● Consignes
• 1. Recopiez le passage du billet sur Tatie Véga qui commence par « Permettez-moi de vous » et se poursuit jusqu'à « sur le museau). » inclus.
• 2. Relevez, s'il vous plaît, tous les adjectifs placés juste après le mot « Tatie » dans le billet sur Tatie Véga.
• 3. D'après le billet sur Tatie Véga, vers quelle heure a lieu le réveil ?

● Texte source
========================
03 septembre 2006

Tatie Véga : LE panégyrique

Permettez-moi de vous présenter ma Tatie Chérie, la soeur de mon père ! Vous en avez entendu parler depuis longtemps, mais rien ne vaut un petit séjour commun pour se rendre vraiment compte de son étonnante personnalité. J'avais entendu dire qu'elle avait beaucoup gagné en mâturité ces derniers mois… et bien croyez-moi… c'est pas peu de le dire !
Ma Tatie impeccable est très soucieuse de son apparence. Vous verrez qu'elle est toujours tirée à quatre épingles (ce qui vous permettra aisément de la reconnaître) et, à son air si jeune, je la soupçonne même de s'être récemment fait tirer la peau (et les poils, à l'exception son petit épi sur le museau).

Comme beaucoup de femmes d'expérience, elle a compris que " le monde appartient à ceux qui se lèvent tôt " ! Réveil naturel aux aboiements de Setter, vers 5h30 (4h30, en France). Inutile de dire que j'ai eu un peu de mal… mais l'avantage de la jeunesse étant l'adaptation, et ce n'est pas sans fierté que je suis arrivée à être plus alerte que ma Tatie impétueuse !

Le petit-déjeuner avalé, elle part aussitôt arpenter les vieilles pierres "à la fraîche" ! Aucun site ne lui résiste… Ma Tatie intarissable recrée tous les temples, bâtiments administratifs, hôtelleries, statues… à partir d'un seul tesson ! Elle déploie les siècles d'histoire d'après les matériaux, lit couramment toutes sortes d'inscriptions à même la pierre… Cette expérience a été si passionnante que je n'ai pas vu le temps passer ! Résultat : on était toujours en quête de nouveaux petits cailloux… en plein cagnard, par 40° à l'ombre !

Là où sa 'manie' ("il faut appeler un chat un chat et un border un border", selon les formules épigraphiques consacrées) devient éprouvante, c'est quand, au mépris de tous les règlements archéologiques, Ma Tatie impénitente n'hésite pas à me faire ramener chez elle tous les objets insolites qu’elle découvre, comme " cette magnifique aiguille à tricoter, si bien conservée… une rareté ! " m'a-t-elle affirmé. J'avoue : je n'ai pas eu le coeur de lui résister.

Vient ensuite ce qui est le meilleur moment de sa journée : les papotages avec ses amies, à l'ombre des arbres sur la place du village. C'est le moment d'échanger des nouvelles sur la famille que ma Tatie indulgente écoute avec quelque condescendance. il faut bien le dire. Mais lorsque vient son tour d'étaler ses dernières découvertes, son oeil pétille, son verbe s'accélère, son maintien se rehausse… et elle en vient à faire baver tout le monde d'envie - moi comprise !
========================
● Données fournies
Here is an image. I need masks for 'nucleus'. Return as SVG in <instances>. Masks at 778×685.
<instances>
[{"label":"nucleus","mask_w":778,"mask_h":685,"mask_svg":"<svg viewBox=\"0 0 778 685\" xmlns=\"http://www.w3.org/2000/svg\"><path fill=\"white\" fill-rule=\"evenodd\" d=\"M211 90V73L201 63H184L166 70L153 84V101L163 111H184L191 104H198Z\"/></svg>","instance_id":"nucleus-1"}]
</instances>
========================
● Réponses détaillées
• 1.
Permettez-moi de vous présenter ma Tatie Chérie, la soeur de mon père ! Vous en avez entendu parler depuis longtemps, mais rien ne vaut un petit séjour commun pour se rendre vraiment compte de son étonnante personnalité. J'avais entendu dire qu'elle avait beaucoup gagné en mâturité ces derniers mois… et bien croyez-moi… c'est pas peu de le dire !
Ma Tatie impeccable est très soucieuse de son apparence. Vous verrez qu'elle est toujours tirée à quatre épingles (ce qui vous permettra aisément de la reconnaître) et, à son air si jeune, je la soupçonne même de s'être récemment fait tirer la peau (et les poils, à l'exception son petit épi sur le museau).

• 2. Chérie, impeccable, impétueuse, intarissable, impénitente, indulgente

• 3. Vers 5h30, soit 4h30 en France.